Quoted text:
Post Incident Review (PIR) – Azure Portal – Slow initial page load and/or intermittent errors when accessing Azure Portal
What happened?
Between 08:00 and 10:30 UTC on 24 September 2024, we received alerts from platform telemetry and additional customer reports indicating increased latency and intermittent connectivity failures when attempting to access resources in the Azure Portal through the France Central, Germany West Central, North Europe, Norway East, Sweden Central, Switzerland North, UK South, UK West, and West Europe regions.
What went wrong and why?
During a standard deployment procedure, a subset of server instances within the Azure Portal experienced an impact, resulting in reduced capacity during a period of peak traffic. This resulted in concentrated load on fewer servers than typically available, which led to the observed issues. The service automatically mitigated the issue by refreshing the affected instances and restoring them to full functionality.
How did we respond?
- 08:00 UTC on 24 September 2024 – Platform alerts fired.
- 08:30 UTC on 24 September 2024 – Customers reported impact.
- 10:00 UTC on 24 September 2024 – We observed decrease in failures.
- 10:30 UTC on 24 September 2024 – Mitigation confirmed.
How are we making incidents like this less likely or less impactful?
- We have improved resiliency for the future, which should avoid straining server instances on deployments. (Completed)
- We improved our alerts to detect the issue earlier and improved our processes to include specific troubleshooting steps. (Completed)
- We are reviewing and adopting processes to avoid applying deployment procedures during peak traffic hours for the region. (Estimated completion: November 2024)

Provided records:
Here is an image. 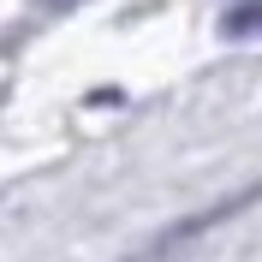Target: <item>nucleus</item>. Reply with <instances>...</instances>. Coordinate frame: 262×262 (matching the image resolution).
Wrapping results in <instances>:
<instances>
[{
    "label": "nucleus",
    "mask_w": 262,
    "mask_h": 262,
    "mask_svg": "<svg viewBox=\"0 0 262 262\" xmlns=\"http://www.w3.org/2000/svg\"><path fill=\"white\" fill-rule=\"evenodd\" d=\"M221 30L227 36H262V0H245V6H232L221 18Z\"/></svg>",
    "instance_id": "obj_1"
}]
</instances>
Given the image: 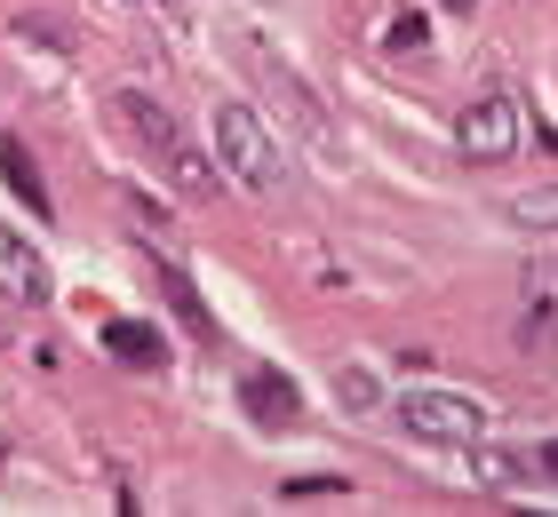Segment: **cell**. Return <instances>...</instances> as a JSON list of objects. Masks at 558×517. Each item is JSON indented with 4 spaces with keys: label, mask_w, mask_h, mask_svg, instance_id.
<instances>
[{
    "label": "cell",
    "mask_w": 558,
    "mask_h": 517,
    "mask_svg": "<svg viewBox=\"0 0 558 517\" xmlns=\"http://www.w3.org/2000/svg\"><path fill=\"white\" fill-rule=\"evenodd\" d=\"M240 57H247V72H256V88H264V103L279 112V127H295V136L312 144V151H327V112H319V96L303 88V81H295V72L279 64V57H271L264 40H240Z\"/></svg>",
    "instance_id": "cell-3"
},
{
    "label": "cell",
    "mask_w": 558,
    "mask_h": 517,
    "mask_svg": "<svg viewBox=\"0 0 558 517\" xmlns=\"http://www.w3.org/2000/svg\"><path fill=\"white\" fill-rule=\"evenodd\" d=\"M439 9H454V16H471V0H439Z\"/></svg>",
    "instance_id": "cell-16"
},
{
    "label": "cell",
    "mask_w": 558,
    "mask_h": 517,
    "mask_svg": "<svg viewBox=\"0 0 558 517\" xmlns=\"http://www.w3.org/2000/svg\"><path fill=\"white\" fill-rule=\"evenodd\" d=\"M0 175L24 192V207H33V216H57V199L40 192V168H33V151H24V144H0Z\"/></svg>",
    "instance_id": "cell-11"
},
{
    "label": "cell",
    "mask_w": 558,
    "mask_h": 517,
    "mask_svg": "<svg viewBox=\"0 0 558 517\" xmlns=\"http://www.w3.org/2000/svg\"><path fill=\"white\" fill-rule=\"evenodd\" d=\"M519 136H526V112H519V96H511V88H487L478 103H463V120H454V151H463L471 168L511 160Z\"/></svg>",
    "instance_id": "cell-4"
},
{
    "label": "cell",
    "mask_w": 558,
    "mask_h": 517,
    "mask_svg": "<svg viewBox=\"0 0 558 517\" xmlns=\"http://www.w3.org/2000/svg\"><path fill=\"white\" fill-rule=\"evenodd\" d=\"M160 295H168V310H175V319H184V334H192V343H216L208 303H199V287H192V279L175 271V263H160Z\"/></svg>",
    "instance_id": "cell-10"
},
{
    "label": "cell",
    "mask_w": 558,
    "mask_h": 517,
    "mask_svg": "<svg viewBox=\"0 0 558 517\" xmlns=\"http://www.w3.org/2000/svg\"><path fill=\"white\" fill-rule=\"evenodd\" d=\"M391 48H423V16H399L391 24Z\"/></svg>",
    "instance_id": "cell-14"
},
{
    "label": "cell",
    "mask_w": 558,
    "mask_h": 517,
    "mask_svg": "<svg viewBox=\"0 0 558 517\" xmlns=\"http://www.w3.org/2000/svg\"><path fill=\"white\" fill-rule=\"evenodd\" d=\"M535 470H543V478H550V485H558V438H550V446H543V454H535Z\"/></svg>",
    "instance_id": "cell-15"
},
{
    "label": "cell",
    "mask_w": 558,
    "mask_h": 517,
    "mask_svg": "<svg viewBox=\"0 0 558 517\" xmlns=\"http://www.w3.org/2000/svg\"><path fill=\"white\" fill-rule=\"evenodd\" d=\"M208 144H216V160L223 175H232L240 192H288V168H279V136H271V120L256 112V103H240V96H223L216 112H208Z\"/></svg>",
    "instance_id": "cell-2"
},
{
    "label": "cell",
    "mask_w": 558,
    "mask_h": 517,
    "mask_svg": "<svg viewBox=\"0 0 558 517\" xmlns=\"http://www.w3.org/2000/svg\"><path fill=\"white\" fill-rule=\"evenodd\" d=\"M0 295L24 303V310L48 303V263H40V247L24 239V231H9V223H0Z\"/></svg>",
    "instance_id": "cell-6"
},
{
    "label": "cell",
    "mask_w": 558,
    "mask_h": 517,
    "mask_svg": "<svg viewBox=\"0 0 558 517\" xmlns=\"http://www.w3.org/2000/svg\"><path fill=\"white\" fill-rule=\"evenodd\" d=\"M240 406L256 414V422H295V414H303V391H295L279 367H247V374H240Z\"/></svg>",
    "instance_id": "cell-8"
},
{
    "label": "cell",
    "mask_w": 558,
    "mask_h": 517,
    "mask_svg": "<svg viewBox=\"0 0 558 517\" xmlns=\"http://www.w3.org/2000/svg\"><path fill=\"white\" fill-rule=\"evenodd\" d=\"M511 223H558V192H543V199H511Z\"/></svg>",
    "instance_id": "cell-13"
},
{
    "label": "cell",
    "mask_w": 558,
    "mask_h": 517,
    "mask_svg": "<svg viewBox=\"0 0 558 517\" xmlns=\"http://www.w3.org/2000/svg\"><path fill=\"white\" fill-rule=\"evenodd\" d=\"M105 350L120 358V367H144V374L168 367V334L151 319H105Z\"/></svg>",
    "instance_id": "cell-9"
},
{
    "label": "cell",
    "mask_w": 558,
    "mask_h": 517,
    "mask_svg": "<svg viewBox=\"0 0 558 517\" xmlns=\"http://www.w3.org/2000/svg\"><path fill=\"white\" fill-rule=\"evenodd\" d=\"M336 391H343V406H351V414H367V406H375V374H367V367H343Z\"/></svg>",
    "instance_id": "cell-12"
},
{
    "label": "cell",
    "mask_w": 558,
    "mask_h": 517,
    "mask_svg": "<svg viewBox=\"0 0 558 517\" xmlns=\"http://www.w3.org/2000/svg\"><path fill=\"white\" fill-rule=\"evenodd\" d=\"M519 343H558V263H535L519 287Z\"/></svg>",
    "instance_id": "cell-7"
},
{
    "label": "cell",
    "mask_w": 558,
    "mask_h": 517,
    "mask_svg": "<svg viewBox=\"0 0 558 517\" xmlns=\"http://www.w3.org/2000/svg\"><path fill=\"white\" fill-rule=\"evenodd\" d=\"M112 112L129 120V136L151 151V168L168 175V192H175V199H216V192H223V160H216V144H199L192 127H175L168 103H151L144 88H120V96H112Z\"/></svg>",
    "instance_id": "cell-1"
},
{
    "label": "cell",
    "mask_w": 558,
    "mask_h": 517,
    "mask_svg": "<svg viewBox=\"0 0 558 517\" xmlns=\"http://www.w3.org/2000/svg\"><path fill=\"white\" fill-rule=\"evenodd\" d=\"M399 422L415 438H430V446H478L487 438V406L463 398V391H408L399 398Z\"/></svg>",
    "instance_id": "cell-5"
}]
</instances>
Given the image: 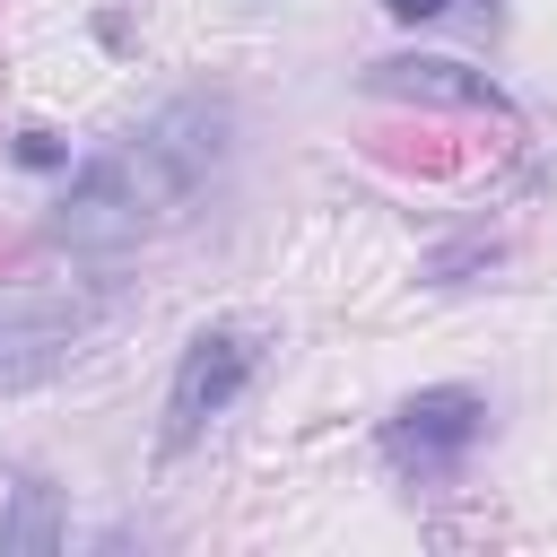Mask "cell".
<instances>
[{
    "label": "cell",
    "mask_w": 557,
    "mask_h": 557,
    "mask_svg": "<svg viewBox=\"0 0 557 557\" xmlns=\"http://www.w3.org/2000/svg\"><path fill=\"white\" fill-rule=\"evenodd\" d=\"M226 139H235V104L226 96L157 104L139 131H122L104 157H87L70 174V191L52 200V235L70 252H122V244L174 226L200 200V183L226 165Z\"/></svg>",
    "instance_id": "obj_1"
},
{
    "label": "cell",
    "mask_w": 557,
    "mask_h": 557,
    "mask_svg": "<svg viewBox=\"0 0 557 557\" xmlns=\"http://www.w3.org/2000/svg\"><path fill=\"white\" fill-rule=\"evenodd\" d=\"M104 313H113V296L96 278H0V383L70 357Z\"/></svg>",
    "instance_id": "obj_2"
},
{
    "label": "cell",
    "mask_w": 557,
    "mask_h": 557,
    "mask_svg": "<svg viewBox=\"0 0 557 557\" xmlns=\"http://www.w3.org/2000/svg\"><path fill=\"white\" fill-rule=\"evenodd\" d=\"M252 366H261V348H252L244 322H209V331H191V339H183V366H174V392H165V435H157V444L183 453L209 418H226V409L244 400Z\"/></svg>",
    "instance_id": "obj_3"
},
{
    "label": "cell",
    "mask_w": 557,
    "mask_h": 557,
    "mask_svg": "<svg viewBox=\"0 0 557 557\" xmlns=\"http://www.w3.org/2000/svg\"><path fill=\"white\" fill-rule=\"evenodd\" d=\"M479 435H487V400H479L470 383H426V392H409V400L383 418L392 470H418V479L461 470V453H470Z\"/></svg>",
    "instance_id": "obj_4"
},
{
    "label": "cell",
    "mask_w": 557,
    "mask_h": 557,
    "mask_svg": "<svg viewBox=\"0 0 557 557\" xmlns=\"http://www.w3.org/2000/svg\"><path fill=\"white\" fill-rule=\"evenodd\" d=\"M374 96H400V104H470V113H513L505 87L487 70H461V61H426V52H392L366 70Z\"/></svg>",
    "instance_id": "obj_5"
},
{
    "label": "cell",
    "mask_w": 557,
    "mask_h": 557,
    "mask_svg": "<svg viewBox=\"0 0 557 557\" xmlns=\"http://www.w3.org/2000/svg\"><path fill=\"white\" fill-rule=\"evenodd\" d=\"M61 540H70V522H61L52 487H44V479H17L9 505H0V557H9V548H61Z\"/></svg>",
    "instance_id": "obj_6"
},
{
    "label": "cell",
    "mask_w": 557,
    "mask_h": 557,
    "mask_svg": "<svg viewBox=\"0 0 557 557\" xmlns=\"http://www.w3.org/2000/svg\"><path fill=\"white\" fill-rule=\"evenodd\" d=\"M17 165H61V139H44V131H17Z\"/></svg>",
    "instance_id": "obj_7"
},
{
    "label": "cell",
    "mask_w": 557,
    "mask_h": 557,
    "mask_svg": "<svg viewBox=\"0 0 557 557\" xmlns=\"http://www.w3.org/2000/svg\"><path fill=\"white\" fill-rule=\"evenodd\" d=\"M383 9H392V17H409V26H426V17H444L453 0H383Z\"/></svg>",
    "instance_id": "obj_8"
}]
</instances>
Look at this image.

Problem description:
Answer these questions from the Azure Portal incident review:
(a) At what time did customers report impact?
(b) How did the service mitigate the issue?
(c) What is the estimated completion for adopting processes to avoid deployments during peak traffic hours?
The material was taken from a separate source.

Complete output:
(a) 08:30 UTC on 24 September 2024.
(b) It automatically refreshed the affected instances and restored them to full functionality.
(c) November 2024.